Dataset excerpt
-- -- --
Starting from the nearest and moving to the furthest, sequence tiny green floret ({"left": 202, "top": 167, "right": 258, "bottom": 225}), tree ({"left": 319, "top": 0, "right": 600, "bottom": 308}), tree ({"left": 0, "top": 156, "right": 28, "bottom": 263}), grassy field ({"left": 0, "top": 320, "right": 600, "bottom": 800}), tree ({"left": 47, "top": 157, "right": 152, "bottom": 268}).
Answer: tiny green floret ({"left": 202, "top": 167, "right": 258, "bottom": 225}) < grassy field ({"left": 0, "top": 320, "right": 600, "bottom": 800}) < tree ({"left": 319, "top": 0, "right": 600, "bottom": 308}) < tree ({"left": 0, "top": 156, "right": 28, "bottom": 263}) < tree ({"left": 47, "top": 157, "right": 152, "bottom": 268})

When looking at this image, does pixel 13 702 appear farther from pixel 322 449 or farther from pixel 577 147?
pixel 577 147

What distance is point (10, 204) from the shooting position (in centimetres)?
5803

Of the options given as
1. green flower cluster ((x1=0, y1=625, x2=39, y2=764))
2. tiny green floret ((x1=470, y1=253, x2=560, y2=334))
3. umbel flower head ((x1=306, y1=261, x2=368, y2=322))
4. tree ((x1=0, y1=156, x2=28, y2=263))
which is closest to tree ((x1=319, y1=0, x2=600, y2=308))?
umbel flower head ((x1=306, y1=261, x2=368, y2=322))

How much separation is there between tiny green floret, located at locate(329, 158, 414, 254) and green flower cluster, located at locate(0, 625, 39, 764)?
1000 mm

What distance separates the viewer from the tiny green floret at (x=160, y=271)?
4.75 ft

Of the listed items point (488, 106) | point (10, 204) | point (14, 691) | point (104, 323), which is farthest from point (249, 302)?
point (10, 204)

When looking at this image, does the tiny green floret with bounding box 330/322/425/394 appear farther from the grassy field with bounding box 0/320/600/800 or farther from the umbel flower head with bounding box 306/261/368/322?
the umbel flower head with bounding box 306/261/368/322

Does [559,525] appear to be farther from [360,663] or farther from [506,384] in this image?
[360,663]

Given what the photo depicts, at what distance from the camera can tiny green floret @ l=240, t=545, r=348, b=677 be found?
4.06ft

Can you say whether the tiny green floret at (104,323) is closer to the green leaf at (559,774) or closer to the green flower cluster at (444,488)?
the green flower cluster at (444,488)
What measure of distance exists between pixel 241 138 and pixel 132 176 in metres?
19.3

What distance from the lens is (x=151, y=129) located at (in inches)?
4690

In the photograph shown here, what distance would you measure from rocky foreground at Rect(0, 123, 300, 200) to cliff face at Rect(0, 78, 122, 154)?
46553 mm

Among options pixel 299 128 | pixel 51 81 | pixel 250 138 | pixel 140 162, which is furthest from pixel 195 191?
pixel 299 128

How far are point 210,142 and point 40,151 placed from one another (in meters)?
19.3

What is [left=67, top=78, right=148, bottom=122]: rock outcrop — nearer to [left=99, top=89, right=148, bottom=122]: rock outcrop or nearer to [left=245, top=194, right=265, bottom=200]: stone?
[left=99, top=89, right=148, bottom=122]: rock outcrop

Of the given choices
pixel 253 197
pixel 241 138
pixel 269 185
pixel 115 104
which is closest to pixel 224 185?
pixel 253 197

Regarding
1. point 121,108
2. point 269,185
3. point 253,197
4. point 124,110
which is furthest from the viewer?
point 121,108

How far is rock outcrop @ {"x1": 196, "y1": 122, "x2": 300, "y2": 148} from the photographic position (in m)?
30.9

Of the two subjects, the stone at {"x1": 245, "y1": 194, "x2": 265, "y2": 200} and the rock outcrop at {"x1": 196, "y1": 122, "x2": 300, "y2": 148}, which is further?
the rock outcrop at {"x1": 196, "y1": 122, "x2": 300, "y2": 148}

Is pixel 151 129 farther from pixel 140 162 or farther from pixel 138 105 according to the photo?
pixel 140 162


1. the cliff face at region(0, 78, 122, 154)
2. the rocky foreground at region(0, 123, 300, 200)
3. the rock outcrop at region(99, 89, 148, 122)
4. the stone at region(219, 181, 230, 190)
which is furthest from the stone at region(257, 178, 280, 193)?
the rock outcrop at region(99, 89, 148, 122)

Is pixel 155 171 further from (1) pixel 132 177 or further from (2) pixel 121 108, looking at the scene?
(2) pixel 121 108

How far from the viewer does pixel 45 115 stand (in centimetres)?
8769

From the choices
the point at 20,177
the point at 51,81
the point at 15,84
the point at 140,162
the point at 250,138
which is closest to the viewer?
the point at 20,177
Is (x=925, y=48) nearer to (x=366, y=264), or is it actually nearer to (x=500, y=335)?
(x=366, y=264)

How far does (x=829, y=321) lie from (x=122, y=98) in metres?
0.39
-- -- --
DESCRIPTION OF THE TASK
Can you set down, unchanged, the stretch of lines from the one containing "Is pixel 151" through the end of the dataset excerpt?

REPLY TO THE EXERCISE
Is pixel 151 129 farther from pixel 140 162 or farther from pixel 138 105 according to the photo?
pixel 140 162


1. the cliff face at region(0, 78, 122, 154)
2. the rocky foreground at region(0, 123, 300, 200)
3. the rock outcrop at region(99, 89, 148, 122)
4. the stone at region(219, 181, 230, 190)
which is furthest from the stone at region(257, 178, 280, 193)?
the rock outcrop at region(99, 89, 148, 122)

Is pixel 155 171 further from (1) pixel 132 177 or further from (2) pixel 121 108, looking at the scene?
(2) pixel 121 108

How far from the viewer does pixel 45 115 stand (in centimetres)?
8769

From the choices
the point at 20,177
the point at 51,81
the point at 15,84
the point at 140,162
the point at 250,138
which is closest to the viewer?
the point at 20,177
Is (x=925, y=48) nearer to (x=366, y=264), or is it actually nearer to (x=500, y=335)?
(x=366, y=264)

How far does (x=829, y=321) lie from (x=122, y=98) in metres?
0.39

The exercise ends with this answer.